An important caveat, the researchers note, is that the sample of retirement plans reviewed is small, so the estimated net effect of automatic policies would likely differ in a more representative sample.

“Nevertheless,” the team writes, “the high aggregate rates of employee turnover and pre-retirement leakage in the U.S. imply that our qualitative conclusion that employee turnover and pre-retirement withdrawals significantly undermine the positive effects of automatic savings policies would continue to hold at the population level.”

Such results should not necessarily be taken to suggest that automatic enrollment and escalation features lack utility. Instead, they underscore that the effort to save for retirement is part of a broader financial framework, one in which any single policy or strategy is likely to have only a limited effect.

How These Policies Work in Practice

The bulk of the paper is dedicated to examining a variety of scenarios based on nine real-world 401(k) plans, in which two populations of savers are examined — those who are indeed subject to automatic features and those who were hired before such features took effect.

As noted, the results of these scenarios show outcomes are determined by a variety of factors that, taken together, tend to overwhelm the effect of the auto-enroll and auto-escalate policies.

For example, in the first plan considered, the total impact on 401(k) accumulation from implementing auto-features is muted in part because the firm’s default contribution rate is a low 2%.

In this plan, the average total employee and employer contribution rate (counting the entire match, whether or not it eventually vests fully) is only 1.6% of income higher in the treatment cohort than the control cohort among active employees at month four.

“Furthermore, by month four, about 20% of the [treatment] cohort has already left the firm and thus is never subject to automatic enrollment,” the authors note.

At the second firm considered, the increase in those contributing at the automatic enrollment default right after the opt-out deadline is smaller — only 30 percentage points.

“However, the default is 4% instead of 2%, causing the average total contribution rate among active employees to be 2.9% of income higher in the treatment cohort than the control cohort, and job attrition is much lower,” the authors explain. Thus, the “treatment effect” is larger at Firm B than at Firm A, but it remains muted when considering other long-term factors.

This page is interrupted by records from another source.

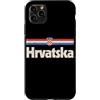 Retro Croatia Vintage Hrvatska Custodia per iPhone 11 Pro Max Retro Hrvatska Bandiera Croazia Croato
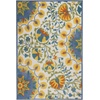 image:imageNourison Home Aloha Multicolor 6 x 9 Area Rug  Easy Clean Non Shedding Bed Room Living Room Dining Room Kitchen 6 x 9Multi Color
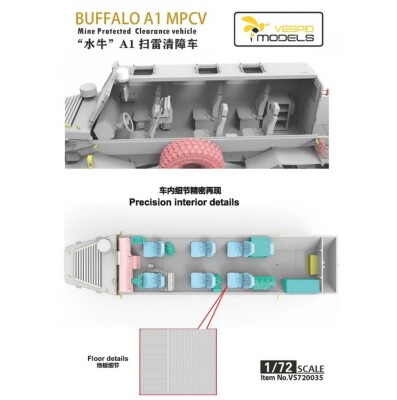 Сборная модель 1/72 Машина для разминирования Буффало MPCV Vespid Models VS720035 детальное изображение Автомобили 1/72 Автомобили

Ultimately, the similarity in average contribution growth rates between the treatment and control cohorts across all the firms considered suggests that most of the treatment cohort individuals who accept auto-escalation would have raised their contribution at a similar rate in the absence of auto-escalation.

“The fact that control cohort employees catch up to employees subject to automatic enrollment and keep up with employees subject to auto-escalation highlights the fact that 401(k) participants are less passive than commonly believed,” the authors conclude.

The Bottom Line

The authors assert that automatic savings policies have been widely adopted in part because of the strength of the empirical evidence that they increase retirement savings accumulation.

“When we jointly incorporate several medium- and long-run dynamic factors, we find that the magnitude of the savings effect is substantially diminished relative to previous estimates,” the authors conclude. “Nevertheless, we document that automatic savings policies have a positive statistically significant impact on measured savings.”

The effects that they estimate are modest in magnitude because of the increase in savings over time by those who are not subject to automatic policies, employee turnover rates, vesting requirements, cash leakage upon job separation and the low acceptance of auto-escalation defaults.

“Automatic savings policies are likely cost-effective from an impact-to-cost ratio perspective,” they add. “But if policymakers wish to effect larger changes in savings rates, reducing the liquidity of retirement savings before retirement and increasing compulsory savings may be more effective.”